__INSTRUCTIONS FOR THE TASK__: Your task is to write out the lines from the line containing "chair backrest put" through the last line of the material, exactly.

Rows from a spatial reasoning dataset

+-------+

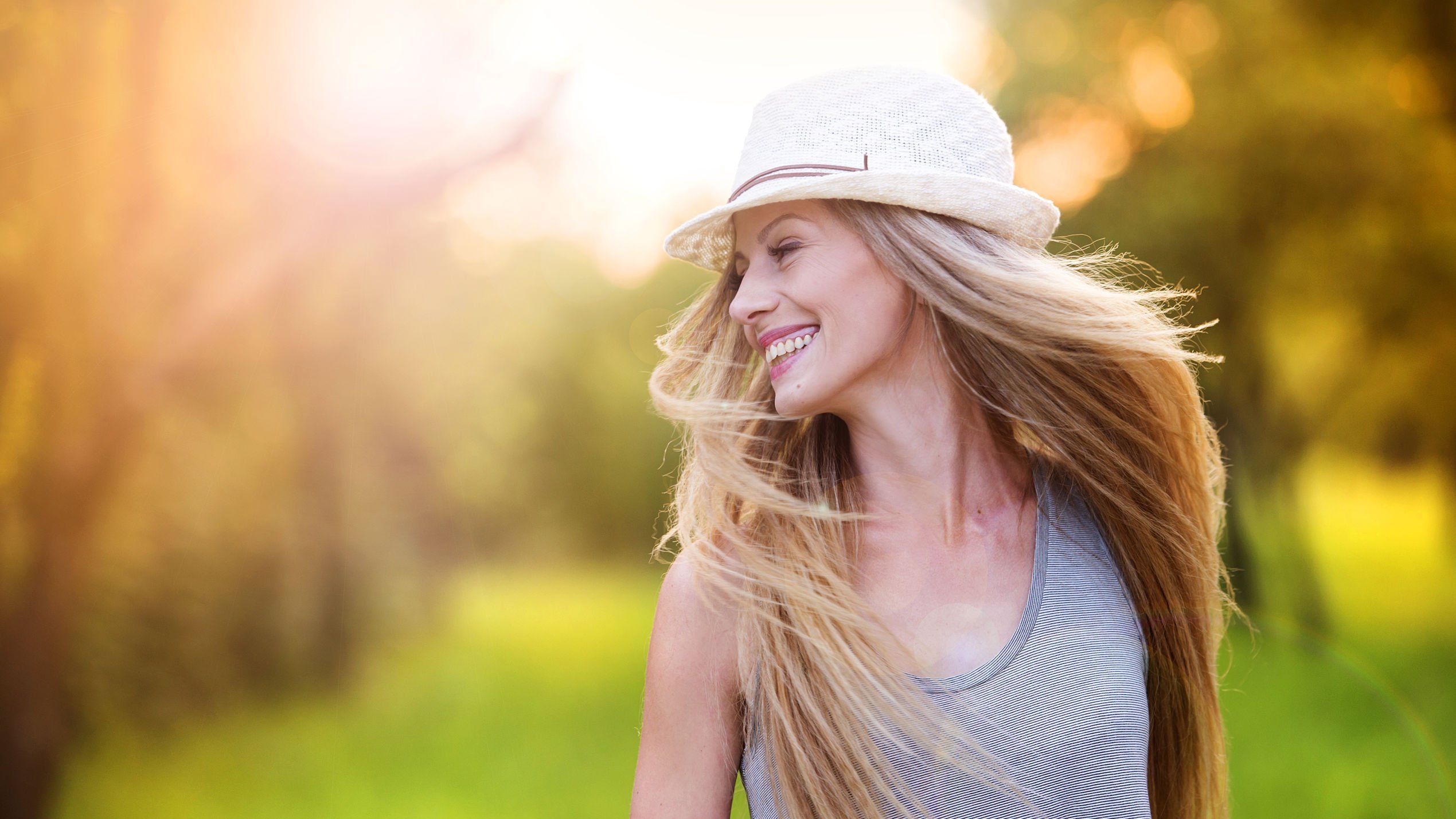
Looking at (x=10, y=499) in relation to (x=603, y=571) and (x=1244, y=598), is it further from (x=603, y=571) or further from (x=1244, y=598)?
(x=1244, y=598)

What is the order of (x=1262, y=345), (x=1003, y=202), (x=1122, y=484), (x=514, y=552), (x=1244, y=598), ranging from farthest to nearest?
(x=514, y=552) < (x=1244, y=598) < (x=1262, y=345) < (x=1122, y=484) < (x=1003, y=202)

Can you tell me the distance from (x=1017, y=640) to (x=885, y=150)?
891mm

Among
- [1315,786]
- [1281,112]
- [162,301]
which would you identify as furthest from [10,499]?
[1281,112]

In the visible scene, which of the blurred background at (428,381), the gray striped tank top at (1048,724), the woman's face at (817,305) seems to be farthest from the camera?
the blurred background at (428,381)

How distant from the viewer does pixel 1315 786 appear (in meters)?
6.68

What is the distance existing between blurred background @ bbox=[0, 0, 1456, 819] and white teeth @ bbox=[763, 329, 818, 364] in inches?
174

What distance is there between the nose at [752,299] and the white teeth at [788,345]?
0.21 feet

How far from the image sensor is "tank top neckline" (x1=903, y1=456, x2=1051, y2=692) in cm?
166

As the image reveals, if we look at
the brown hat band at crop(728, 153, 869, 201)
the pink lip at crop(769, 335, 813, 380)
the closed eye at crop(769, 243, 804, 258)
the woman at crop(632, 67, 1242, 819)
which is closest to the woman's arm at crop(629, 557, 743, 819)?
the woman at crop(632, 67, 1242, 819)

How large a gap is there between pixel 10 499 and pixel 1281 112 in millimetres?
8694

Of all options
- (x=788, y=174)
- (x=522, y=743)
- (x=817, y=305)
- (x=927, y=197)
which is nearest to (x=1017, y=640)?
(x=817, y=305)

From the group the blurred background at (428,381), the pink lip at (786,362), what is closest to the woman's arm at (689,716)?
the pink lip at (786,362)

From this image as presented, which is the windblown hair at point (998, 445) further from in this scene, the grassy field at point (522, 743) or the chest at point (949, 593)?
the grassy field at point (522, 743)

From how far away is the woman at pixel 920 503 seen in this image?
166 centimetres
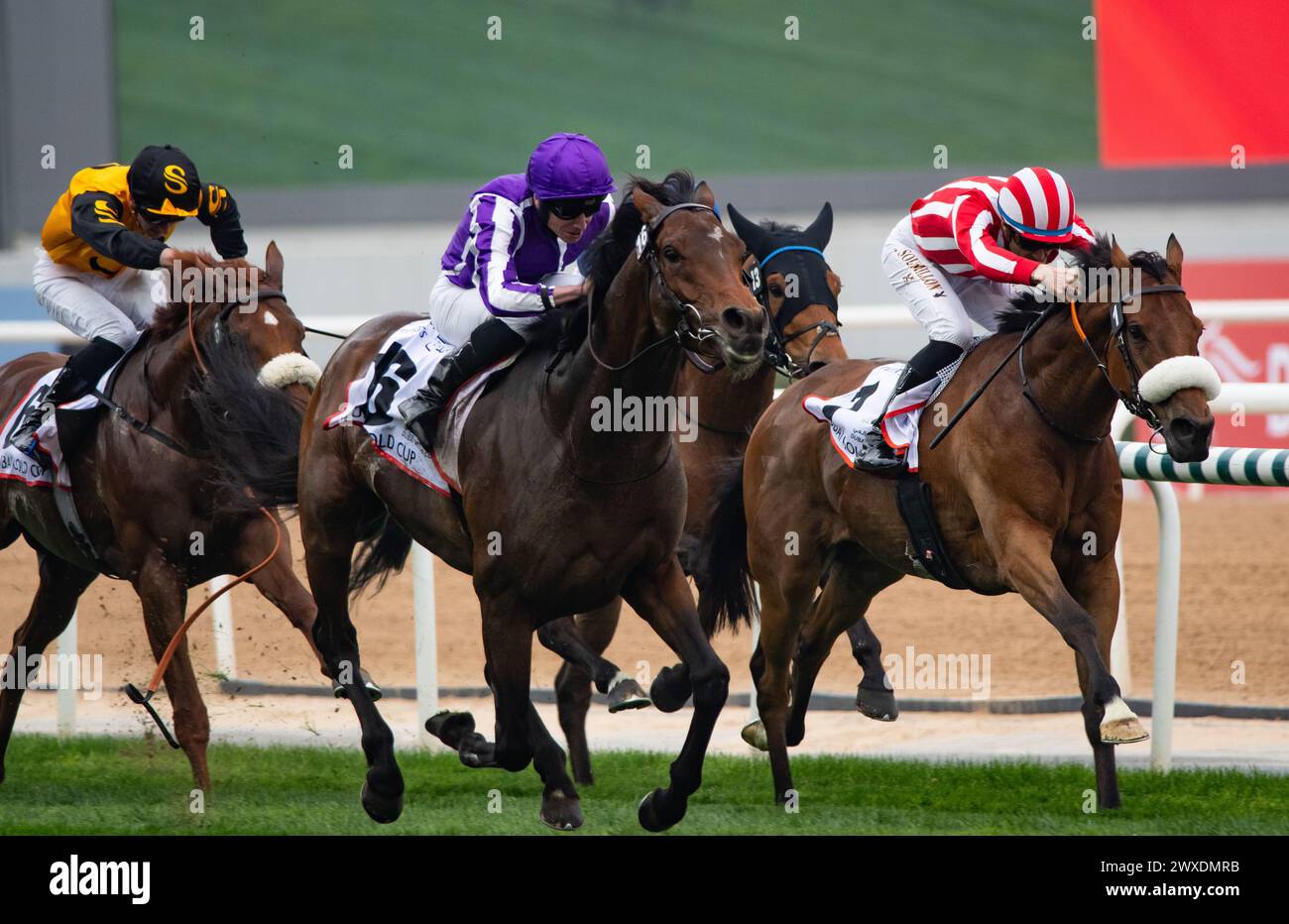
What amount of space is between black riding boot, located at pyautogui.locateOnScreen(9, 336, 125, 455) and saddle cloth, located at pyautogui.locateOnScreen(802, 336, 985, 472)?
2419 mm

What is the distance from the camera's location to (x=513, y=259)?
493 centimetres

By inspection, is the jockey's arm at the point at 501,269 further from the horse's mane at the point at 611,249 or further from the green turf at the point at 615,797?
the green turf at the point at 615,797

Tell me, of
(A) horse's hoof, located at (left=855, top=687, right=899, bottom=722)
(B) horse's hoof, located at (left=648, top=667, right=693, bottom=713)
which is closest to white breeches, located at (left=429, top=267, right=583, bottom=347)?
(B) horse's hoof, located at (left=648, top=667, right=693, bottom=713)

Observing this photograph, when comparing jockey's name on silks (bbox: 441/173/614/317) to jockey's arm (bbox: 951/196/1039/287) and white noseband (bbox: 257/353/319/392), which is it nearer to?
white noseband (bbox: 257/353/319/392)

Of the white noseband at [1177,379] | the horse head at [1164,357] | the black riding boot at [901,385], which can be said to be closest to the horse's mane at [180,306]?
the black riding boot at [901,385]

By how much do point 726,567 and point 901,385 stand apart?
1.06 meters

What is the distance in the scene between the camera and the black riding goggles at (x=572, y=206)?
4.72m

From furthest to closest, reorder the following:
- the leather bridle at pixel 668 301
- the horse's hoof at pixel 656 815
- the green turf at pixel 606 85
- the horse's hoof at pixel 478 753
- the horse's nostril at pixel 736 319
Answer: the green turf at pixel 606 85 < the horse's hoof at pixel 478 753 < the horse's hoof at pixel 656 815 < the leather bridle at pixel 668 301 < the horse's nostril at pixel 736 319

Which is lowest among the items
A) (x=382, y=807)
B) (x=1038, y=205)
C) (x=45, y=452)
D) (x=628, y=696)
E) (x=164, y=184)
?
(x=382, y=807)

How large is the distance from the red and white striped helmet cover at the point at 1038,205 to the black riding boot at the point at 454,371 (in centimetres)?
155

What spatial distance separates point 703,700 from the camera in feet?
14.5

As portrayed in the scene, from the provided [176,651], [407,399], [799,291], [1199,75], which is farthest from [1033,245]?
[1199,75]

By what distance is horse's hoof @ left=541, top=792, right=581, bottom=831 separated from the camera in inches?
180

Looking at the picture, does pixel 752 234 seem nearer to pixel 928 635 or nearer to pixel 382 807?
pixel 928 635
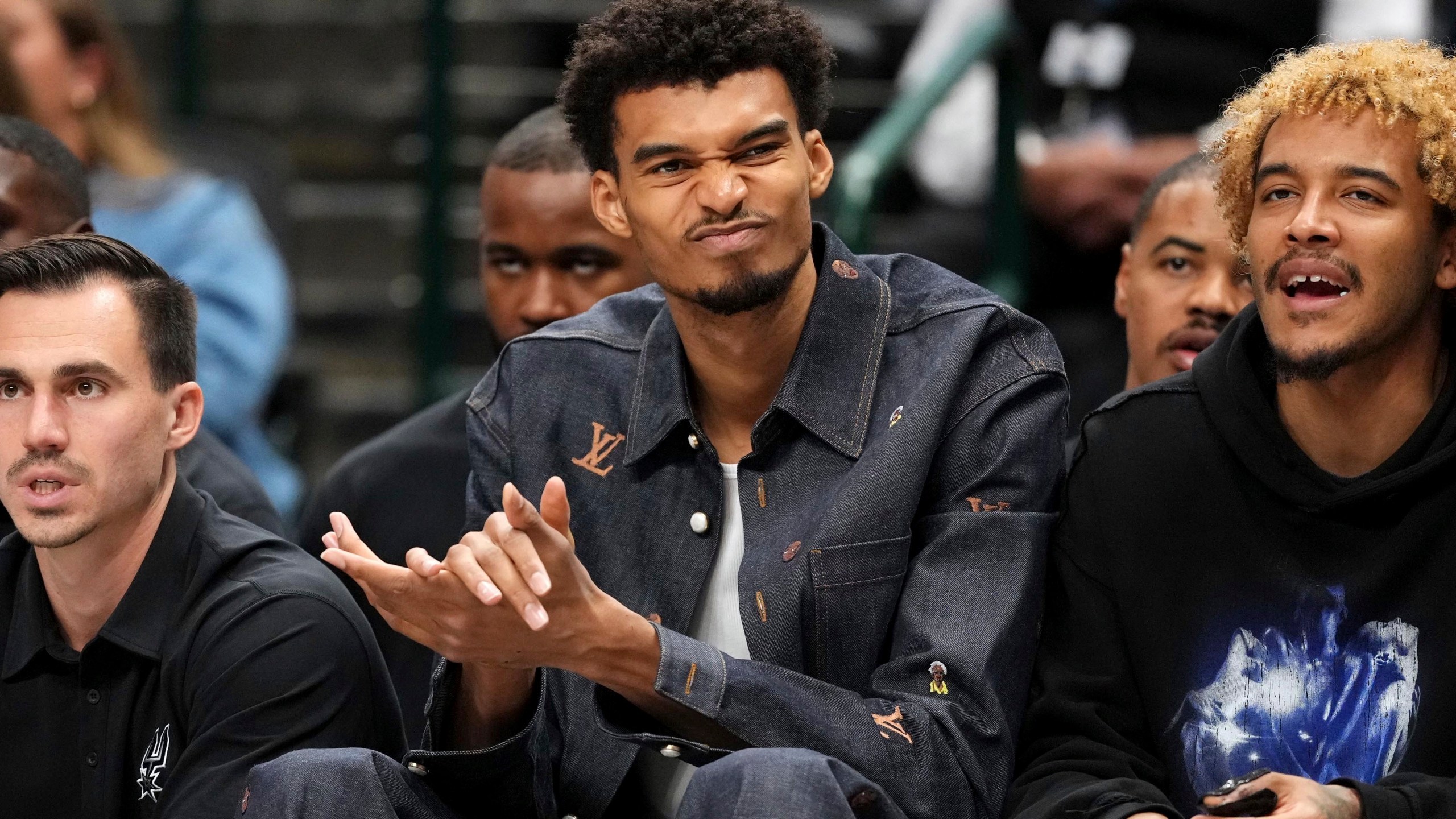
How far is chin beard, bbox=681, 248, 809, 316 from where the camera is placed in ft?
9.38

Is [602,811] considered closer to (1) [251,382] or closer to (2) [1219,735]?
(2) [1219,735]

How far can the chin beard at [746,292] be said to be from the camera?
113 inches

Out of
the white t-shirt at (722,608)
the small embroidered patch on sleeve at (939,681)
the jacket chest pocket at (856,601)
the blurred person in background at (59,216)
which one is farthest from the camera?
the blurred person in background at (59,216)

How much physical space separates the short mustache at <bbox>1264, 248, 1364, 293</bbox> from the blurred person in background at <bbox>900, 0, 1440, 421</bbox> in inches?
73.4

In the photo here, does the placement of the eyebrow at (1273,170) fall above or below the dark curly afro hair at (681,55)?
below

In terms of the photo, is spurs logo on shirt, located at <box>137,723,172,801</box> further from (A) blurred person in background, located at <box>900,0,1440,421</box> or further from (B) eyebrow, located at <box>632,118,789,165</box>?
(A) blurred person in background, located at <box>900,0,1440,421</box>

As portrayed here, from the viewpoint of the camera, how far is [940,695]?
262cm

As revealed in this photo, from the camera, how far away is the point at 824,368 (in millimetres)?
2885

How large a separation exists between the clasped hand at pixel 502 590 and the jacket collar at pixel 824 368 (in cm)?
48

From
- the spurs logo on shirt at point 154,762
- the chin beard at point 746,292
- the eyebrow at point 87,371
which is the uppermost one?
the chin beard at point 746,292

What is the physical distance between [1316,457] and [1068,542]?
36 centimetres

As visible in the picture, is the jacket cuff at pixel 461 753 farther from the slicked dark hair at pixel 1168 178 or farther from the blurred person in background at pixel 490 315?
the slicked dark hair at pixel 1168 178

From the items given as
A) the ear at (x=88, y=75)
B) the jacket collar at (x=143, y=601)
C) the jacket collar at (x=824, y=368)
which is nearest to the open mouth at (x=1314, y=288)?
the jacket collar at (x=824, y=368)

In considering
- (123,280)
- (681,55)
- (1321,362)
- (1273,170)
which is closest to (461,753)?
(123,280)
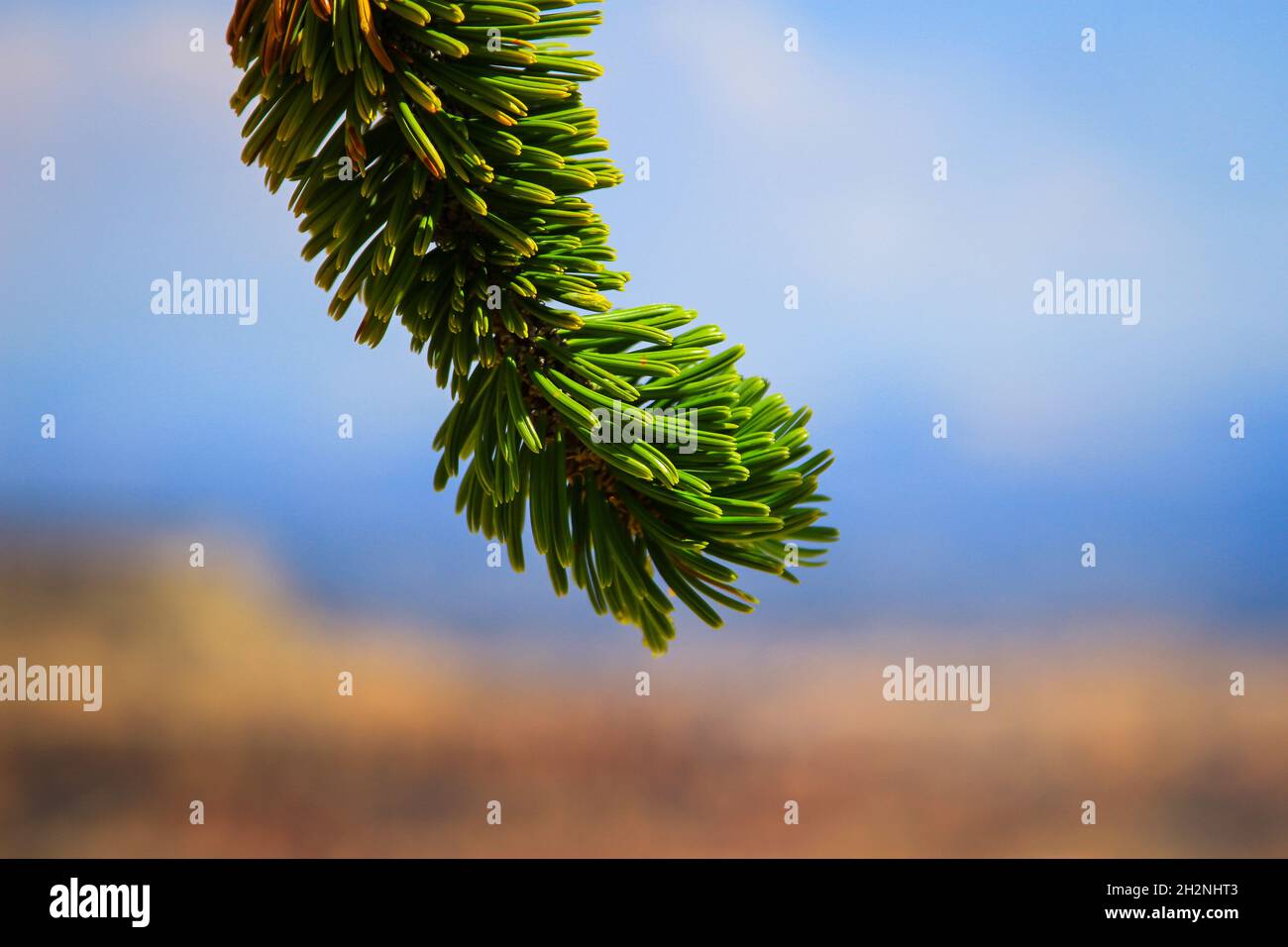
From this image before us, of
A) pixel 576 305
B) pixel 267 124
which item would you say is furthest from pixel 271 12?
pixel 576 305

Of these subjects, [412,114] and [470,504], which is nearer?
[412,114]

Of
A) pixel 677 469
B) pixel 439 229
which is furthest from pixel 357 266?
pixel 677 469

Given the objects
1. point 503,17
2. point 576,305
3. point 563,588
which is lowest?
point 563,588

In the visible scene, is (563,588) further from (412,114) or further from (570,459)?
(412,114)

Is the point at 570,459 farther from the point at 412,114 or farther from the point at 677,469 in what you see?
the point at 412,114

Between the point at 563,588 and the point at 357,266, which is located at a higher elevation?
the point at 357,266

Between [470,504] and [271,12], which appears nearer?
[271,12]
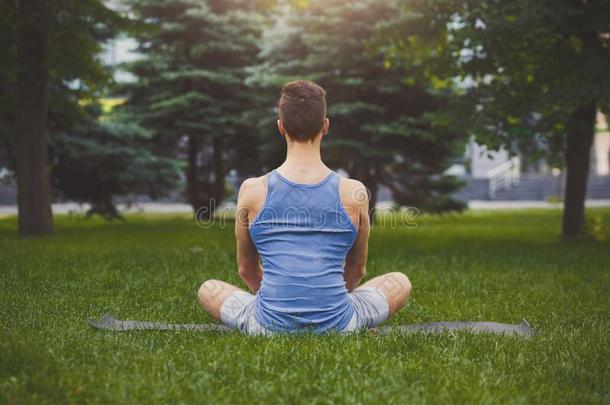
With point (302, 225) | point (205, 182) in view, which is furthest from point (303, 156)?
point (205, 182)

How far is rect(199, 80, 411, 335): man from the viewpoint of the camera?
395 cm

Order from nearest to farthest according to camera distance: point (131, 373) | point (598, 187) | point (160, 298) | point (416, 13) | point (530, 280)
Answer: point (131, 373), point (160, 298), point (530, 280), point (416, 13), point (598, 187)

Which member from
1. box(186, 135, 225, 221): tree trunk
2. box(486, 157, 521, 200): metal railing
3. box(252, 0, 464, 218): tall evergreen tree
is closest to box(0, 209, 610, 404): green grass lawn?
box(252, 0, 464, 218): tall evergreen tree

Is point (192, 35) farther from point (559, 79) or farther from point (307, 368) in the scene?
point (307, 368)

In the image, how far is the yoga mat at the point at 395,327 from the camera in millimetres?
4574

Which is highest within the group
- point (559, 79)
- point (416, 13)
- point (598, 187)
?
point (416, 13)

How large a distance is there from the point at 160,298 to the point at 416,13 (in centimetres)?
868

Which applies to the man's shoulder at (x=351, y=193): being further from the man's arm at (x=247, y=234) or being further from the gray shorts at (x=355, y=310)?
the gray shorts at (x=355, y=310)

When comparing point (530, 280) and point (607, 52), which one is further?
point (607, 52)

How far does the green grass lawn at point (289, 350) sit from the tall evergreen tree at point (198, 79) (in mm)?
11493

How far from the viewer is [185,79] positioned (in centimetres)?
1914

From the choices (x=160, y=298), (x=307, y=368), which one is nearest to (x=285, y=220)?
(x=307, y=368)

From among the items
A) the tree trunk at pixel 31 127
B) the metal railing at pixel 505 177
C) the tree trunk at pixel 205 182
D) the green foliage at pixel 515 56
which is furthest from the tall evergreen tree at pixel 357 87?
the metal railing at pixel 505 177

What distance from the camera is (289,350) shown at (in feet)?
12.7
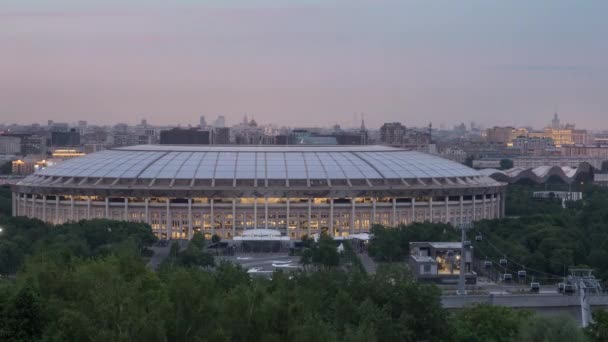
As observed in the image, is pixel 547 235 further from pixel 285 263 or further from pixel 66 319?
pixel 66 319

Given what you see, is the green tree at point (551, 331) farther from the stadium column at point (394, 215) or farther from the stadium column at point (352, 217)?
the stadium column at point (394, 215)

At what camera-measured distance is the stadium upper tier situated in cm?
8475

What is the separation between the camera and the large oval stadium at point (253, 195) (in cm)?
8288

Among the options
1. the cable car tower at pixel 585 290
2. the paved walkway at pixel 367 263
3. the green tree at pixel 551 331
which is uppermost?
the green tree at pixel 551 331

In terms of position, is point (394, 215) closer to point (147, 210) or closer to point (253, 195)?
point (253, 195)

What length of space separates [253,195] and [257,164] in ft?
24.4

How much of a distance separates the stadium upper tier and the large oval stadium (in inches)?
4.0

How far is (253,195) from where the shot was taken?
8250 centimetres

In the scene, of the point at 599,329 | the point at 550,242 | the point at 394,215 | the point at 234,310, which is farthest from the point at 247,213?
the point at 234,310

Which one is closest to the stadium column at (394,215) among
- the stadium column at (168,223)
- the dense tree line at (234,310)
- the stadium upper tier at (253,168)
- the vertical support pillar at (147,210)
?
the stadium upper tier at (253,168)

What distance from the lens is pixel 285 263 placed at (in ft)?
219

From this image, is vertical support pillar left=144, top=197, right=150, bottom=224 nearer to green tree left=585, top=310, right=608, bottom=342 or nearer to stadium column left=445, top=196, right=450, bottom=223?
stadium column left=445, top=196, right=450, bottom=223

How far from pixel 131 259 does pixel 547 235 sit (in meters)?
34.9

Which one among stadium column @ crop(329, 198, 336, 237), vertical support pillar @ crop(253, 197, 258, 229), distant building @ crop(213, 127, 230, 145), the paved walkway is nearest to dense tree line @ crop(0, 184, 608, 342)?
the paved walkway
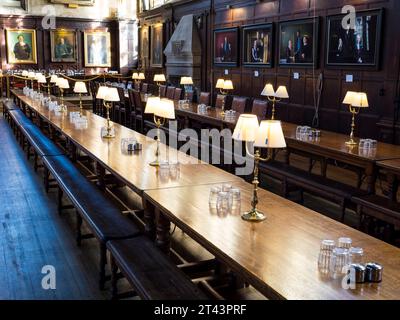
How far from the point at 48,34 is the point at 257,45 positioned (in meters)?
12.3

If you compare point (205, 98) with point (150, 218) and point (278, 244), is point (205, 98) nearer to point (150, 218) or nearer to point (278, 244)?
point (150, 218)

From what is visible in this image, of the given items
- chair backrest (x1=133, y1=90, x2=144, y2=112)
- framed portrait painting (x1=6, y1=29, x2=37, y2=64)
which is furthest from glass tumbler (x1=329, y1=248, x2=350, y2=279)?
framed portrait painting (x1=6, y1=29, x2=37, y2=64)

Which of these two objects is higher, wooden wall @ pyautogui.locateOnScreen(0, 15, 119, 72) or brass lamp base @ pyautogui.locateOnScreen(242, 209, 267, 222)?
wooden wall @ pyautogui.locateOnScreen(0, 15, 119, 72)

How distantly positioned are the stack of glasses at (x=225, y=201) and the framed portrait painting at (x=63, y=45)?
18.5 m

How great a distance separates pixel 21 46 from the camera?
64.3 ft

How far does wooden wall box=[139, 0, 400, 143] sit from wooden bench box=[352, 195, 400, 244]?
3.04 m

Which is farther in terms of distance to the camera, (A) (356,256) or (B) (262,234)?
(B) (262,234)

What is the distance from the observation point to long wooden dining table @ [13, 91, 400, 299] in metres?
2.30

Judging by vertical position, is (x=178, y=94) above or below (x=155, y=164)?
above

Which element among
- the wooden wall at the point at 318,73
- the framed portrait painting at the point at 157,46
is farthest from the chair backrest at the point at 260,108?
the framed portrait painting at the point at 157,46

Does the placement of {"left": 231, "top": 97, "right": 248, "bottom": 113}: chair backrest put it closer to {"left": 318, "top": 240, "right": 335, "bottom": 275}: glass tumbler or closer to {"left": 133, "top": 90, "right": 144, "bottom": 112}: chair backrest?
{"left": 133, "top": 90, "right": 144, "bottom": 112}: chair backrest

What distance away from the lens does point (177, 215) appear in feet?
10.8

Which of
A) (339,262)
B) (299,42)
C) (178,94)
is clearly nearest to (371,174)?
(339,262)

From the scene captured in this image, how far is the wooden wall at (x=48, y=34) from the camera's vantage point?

+-------+

__IN RESPONSE__:
Does the placement of {"left": 231, "top": 97, "right": 248, "bottom": 113}: chair backrest put it closer to {"left": 318, "top": 240, "right": 335, "bottom": 275}: glass tumbler or closer to {"left": 133, "top": 90, "right": 144, "bottom": 112}: chair backrest?
{"left": 133, "top": 90, "right": 144, "bottom": 112}: chair backrest

What distance away from the lens does point (177, 215) appear in feet?
10.8

Which of
A) (339,262)
B) (299,42)
C) (178,94)
is clearly nearest to (371,174)?
(339,262)

From the scene captured in this image, how far is the wooden wall at (x=48, y=34) from the camera's vantage point?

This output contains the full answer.